Spatial question material:
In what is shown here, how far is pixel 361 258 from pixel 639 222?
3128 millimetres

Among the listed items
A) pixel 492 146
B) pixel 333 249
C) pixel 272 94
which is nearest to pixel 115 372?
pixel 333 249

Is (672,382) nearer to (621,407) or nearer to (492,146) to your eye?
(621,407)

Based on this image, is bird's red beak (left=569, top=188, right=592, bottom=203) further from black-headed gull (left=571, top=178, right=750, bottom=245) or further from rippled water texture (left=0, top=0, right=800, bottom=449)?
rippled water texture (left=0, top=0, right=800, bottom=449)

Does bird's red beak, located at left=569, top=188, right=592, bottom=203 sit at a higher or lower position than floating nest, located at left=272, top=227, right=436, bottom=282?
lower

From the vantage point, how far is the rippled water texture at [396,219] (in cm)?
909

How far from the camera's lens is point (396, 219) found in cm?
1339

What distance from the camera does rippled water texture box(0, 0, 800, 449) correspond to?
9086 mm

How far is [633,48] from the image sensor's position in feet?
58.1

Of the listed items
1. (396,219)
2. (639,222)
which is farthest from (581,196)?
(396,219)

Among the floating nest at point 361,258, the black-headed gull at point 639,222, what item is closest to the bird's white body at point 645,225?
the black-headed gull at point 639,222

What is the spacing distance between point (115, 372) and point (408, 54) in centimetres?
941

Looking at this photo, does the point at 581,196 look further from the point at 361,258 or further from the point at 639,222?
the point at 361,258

WHAT IS EXPECTED:
Copy every line of the material above without changing anything.

FINAL RESULT:
In what is shown here, how far is pixel 361 258 from pixel 639 222?
3128 millimetres

Among the listed items
A) pixel 492 146
B) pixel 333 249
C) pixel 272 94
which is nearest to pixel 115 372?
pixel 333 249

Is (672,382) nearer to (621,407) or nearer to (492,146) to your eye?
(621,407)

Based on this image, is bird's red beak (left=569, top=188, right=592, bottom=203) further from black-headed gull (left=571, top=178, right=750, bottom=245) or further from rippled water texture (left=0, top=0, right=800, bottom=449)?
rippled water texture (left=0, top=0, right=800, bottom=449)

Does bird's red beak, located at left=569, top=188, right=592, bottom=203 sit at a higher or lower position than floating nest, located at left=272, top=227, right=436, bottom=282?
lower

From the vantage point, how far is the rippled water texture at [396,219] (in cm)?
909

How far from the camera's lens is point (396, 219) found in cm?
1339

What distance from the camera does rippled water texture box(0, 0, 800, 449) correspond to?
9086 mm

How far is [633,48] from the image sensor's position in feet?
58.1

Of the listed items
1. (396,219)
2. (639,222)
which is farthest from (581,196)?
(396,219)

Among the floating nest at point 361,258, the black-headed gull at point 639,222, what item is closest to the bird's white body at point 645,225?
the black-headed gull at point 639,222

What is the spacing distance between point (115, 372) and point (408, 54) in centimetres?
941

Looking at this photo, does the point at 581,196 look further from the point at 361,258 or further from the point at 639,222?
the point at 361,258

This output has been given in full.